-- Start of Selection --

# A Manual for Ruling Elders and Church Sessions



## VirginiaHuguenot (Dec 25, 2007)

Is anyone familiar with William Henry Roberts' _A Manual for Ruling Elders and Church Sessions_? There is a copy for sale on Ebay (Amazon and elsewhere too). If so, thoughts?


----------



## VirginiaHuguenot (Dec 29, 2007)

Anyone?


----------



## Dieter Schneider (Dec 29, 2007)

Have you googled here? 
If you have a google email (which is free) you can set up an alert.


----------



## VirginiaHuguenot (Dec 29, 2007)

Dieter Schneider said:


> Have you googled here?
> If you have a google email (which is free) you can set up an alert.



Thanks. From that link I came up with this biographical info on the author:



> William Henry Roberts was the American secretary of the World Alliance of Reformed Churches for 30 years and its president in 1896. He was acting president of the Federal Council of Churches in 1908 and chair of the executive committee from 1908 to 1912. In recognition of his decades of service to the ecumenical movement, Roberts was honored at the 1893 Chicago World’s Fair in a special way. Among the 20 pillars in the Hall of Religion, on which were placed the statues of outstanding leaders of church union in that century, one depicted Roberts.



I am still interested in a review of the book itself, particularly by a PB'er, if possible.


----------

-- End of Selection --
-- Start of Dataset content --

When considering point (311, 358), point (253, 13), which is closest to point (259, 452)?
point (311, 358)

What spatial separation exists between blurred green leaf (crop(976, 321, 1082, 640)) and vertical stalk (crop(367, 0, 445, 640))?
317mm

-- End of Dataset content --

◆ Problems to work on ◆
1. Do these statements agree with the forum thread about Roberts' manual? Answer yes or no for each, quoting the deciding words. (a) Roberts was president of the World Alliance of Reformed Churches in 1896. (b) Roberts chaired the executive committee of the Federal Council of Churches from 1908 to 1916. (c) A copy of the book is for sale only on Ebay.
2. Retype everything in the forum thread about Roberts' manual from "## VirginiaHuguenot (Dec 25, 2007)" down to "If so, thoughts?".

◆ Full answers ◆
1.
(a) Yes: "its president in 1896"
(b) No: "chair of the executive committee from 1908 to 1912"
(c) No: "There is a copy for sale on Ebay (Amazon and elsewhere too)."

2.
## VirginiaHuguenot (Dec 25, 2007)

Is anyone familiar with William Henry Roberts' _A Manual for Ruling Elders and Church Sessions_? There is a copy for sale on Ebay (Amazon and elsewhere too). If so, thoughts?